Kugelförmiger Assistent

Das Design des Echo Spot lässt sich am ehesten als abgesägte Kugel beschreiben, wodurch er sich deutlich von den eher säulenförmigen Echo-Lautsprechern unterscheidet. An der Oberseite befinden sich neben vier Mikrofonen noch Laut- und Leise-Tasten und ein Button zum Abschalten des Mikrofons. Auf der Rückseite gibt es einen Audio-Ausgang und einen Stromanschluss, allerdings setzt Amazon hier auf ein proprietäres Netzteil und nicht auf einen USB-Stecker. Die Audioqualität vom Echo Spot liegt irgendwo zwischen dem Echo Dot und dem gewöhnlichen Echo und ist nicht allzu basslastig.
Amazon Echo SpotDer Amazon Echo Spot … Amazon Echo Spot… ist in den Farben Weiß … Amazon Echo Spot… und Schwarz erhältlich

Touchscreen mit Mehrwert

Amazon hat ein 64 Millimeter großes Touch-Display verbaut, welches sich automatisch an die Helligkeit der Umgebung anpasst. Dadurch kann der Echo Spot auch auf dem Nachttisch Platz finden, ohne dass er zu stark blendet. Standardmäßig zeigt der Bildschirm die Start­seite an, die sich vom Nutzer beispielsweise mit unterschiedlichen Uhrendesigns anpassen lässt.

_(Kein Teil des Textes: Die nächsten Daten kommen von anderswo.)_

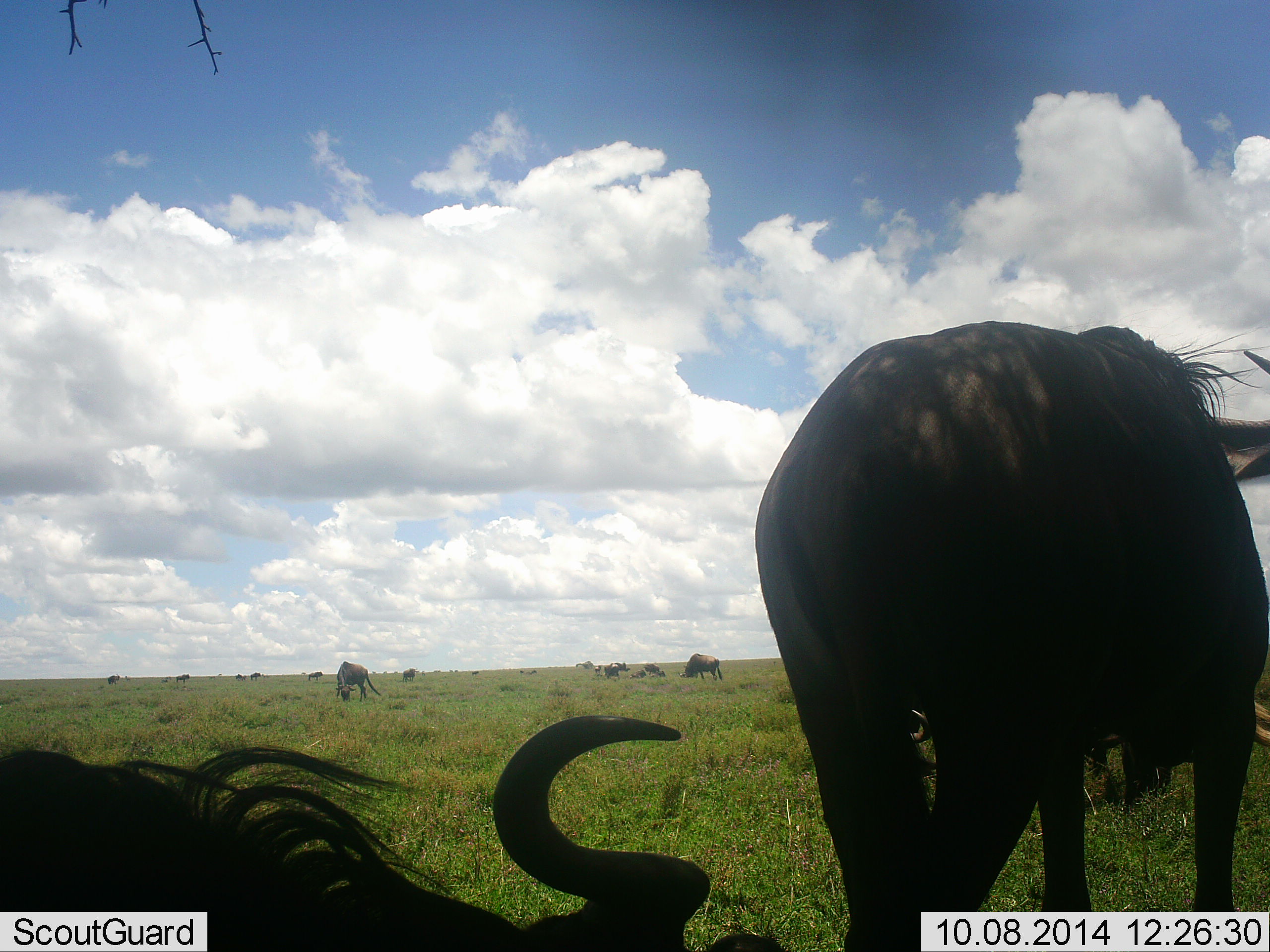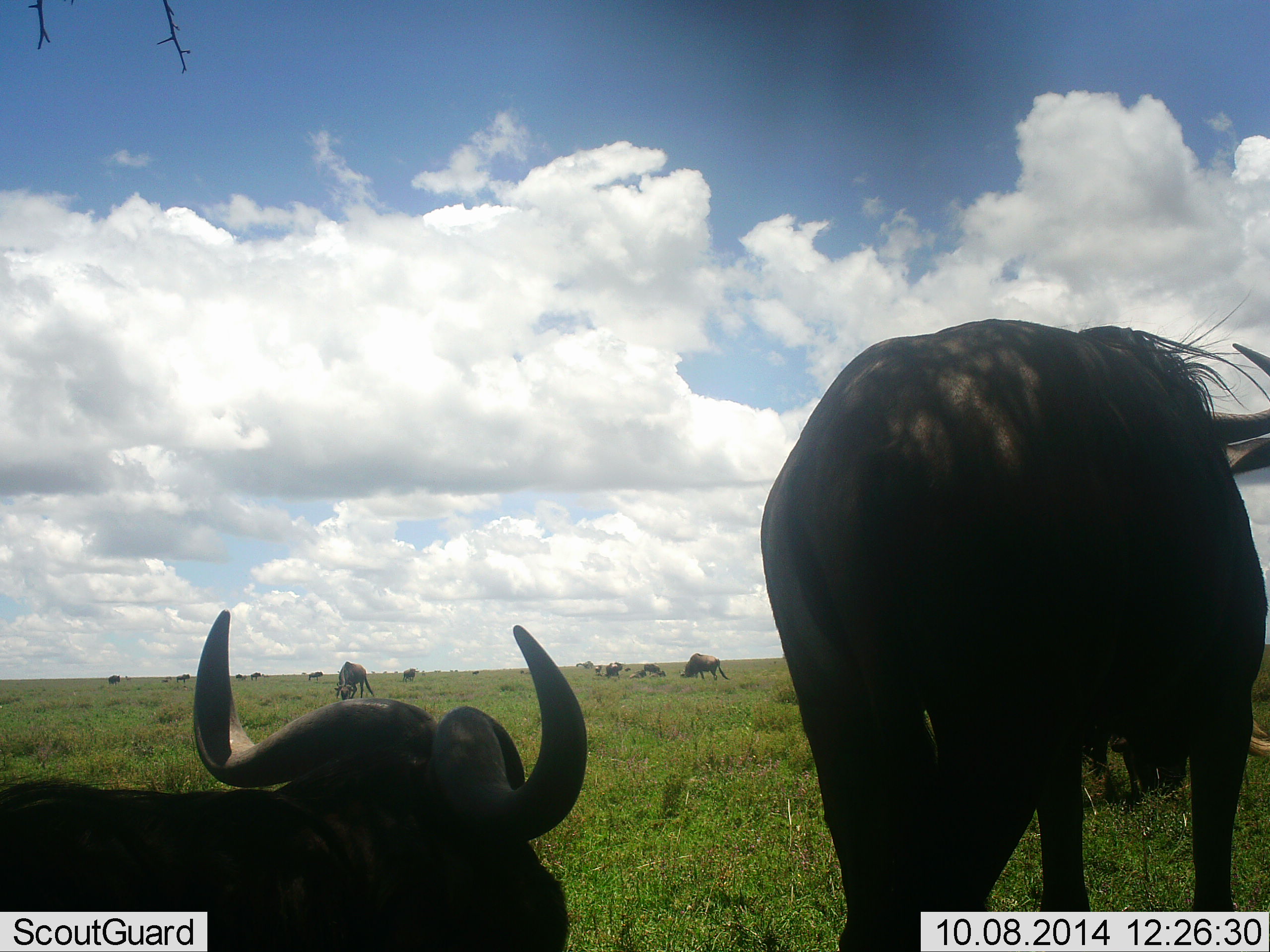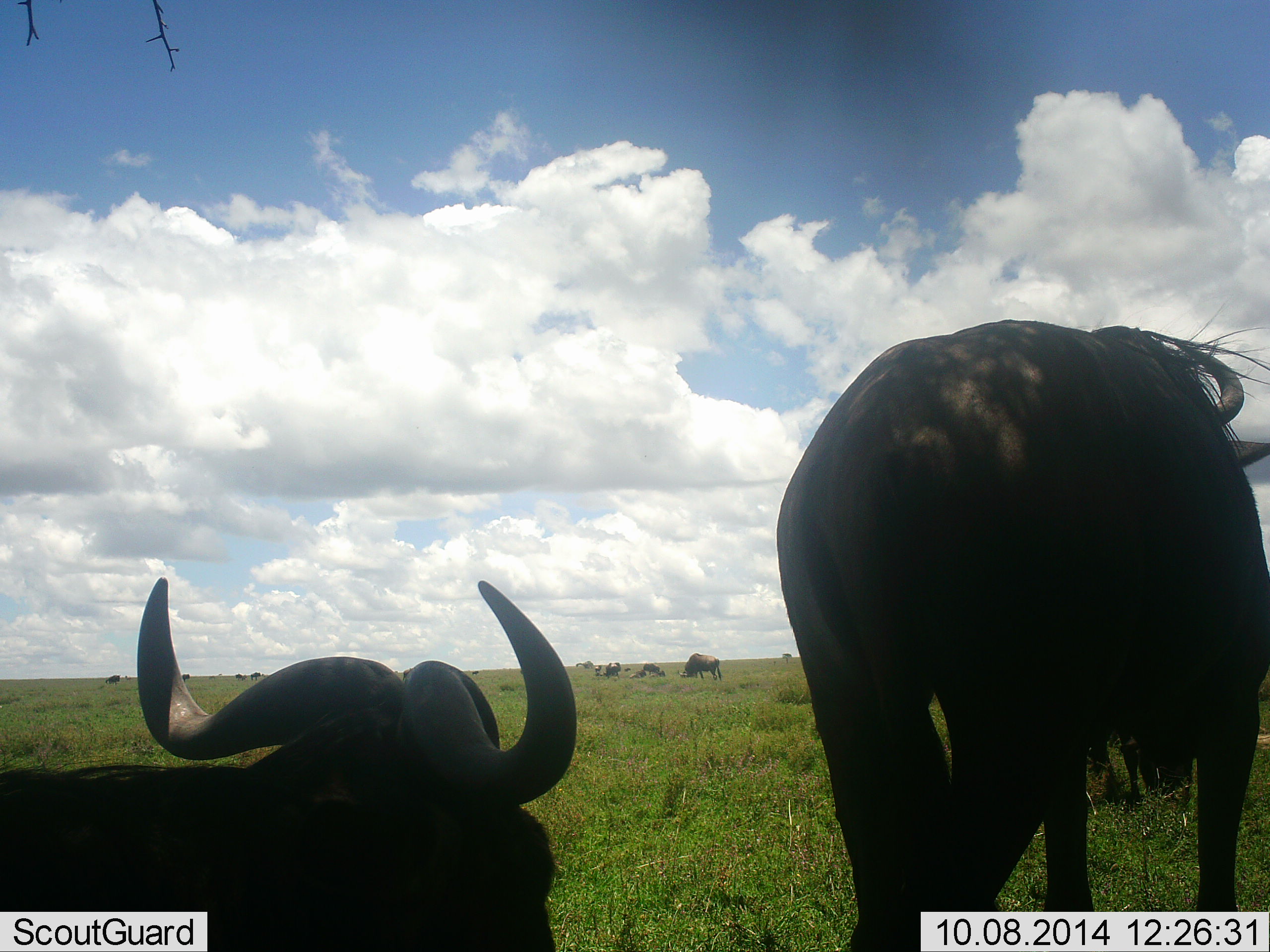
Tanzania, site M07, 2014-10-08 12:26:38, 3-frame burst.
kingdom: Animalia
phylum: Chordata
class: Mammalia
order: Artiodactyla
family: Bovidae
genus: Connochaetes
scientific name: Connochaetes taurinus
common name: blue wildebeest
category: wildebeest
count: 11-50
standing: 60%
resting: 80%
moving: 10%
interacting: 0%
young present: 0%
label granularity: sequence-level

Beim Musikhören bietet das Display einen praktischen Mehrwert: So lässt sich etwa das Albencover einblenden oder das laufende Lied vorspulen. Bei Amazon Music erscheint außerdem der aktuelle Songtext synchronisiert zur Musik - ideal zum Mitsingen oder Lernen des Textes. Weiterhin lassen sich auf dem Display auch Videos abspielen, mehrere Timer gleichzeitig anzeigen oder Termine darstellen. Startet man eine Bestellung bei Amazon, blendet der Echo Spot zudem Produktbilder und Bewertungen ein.

Bei Routenberechnungen hingegen bietet der Bildschirm zumindest bislang noch kaum Vorteile. Wünschenswert wäre hier vor allem die Darstellung der Route auf einer kleinen Karte. Auch die meisten Skills von Drittanbietern nutzen das Display bisher nicht optimal, vor allem bei den Möglichkeiten zur Textdarstellung ist noch viel Luft nach oben.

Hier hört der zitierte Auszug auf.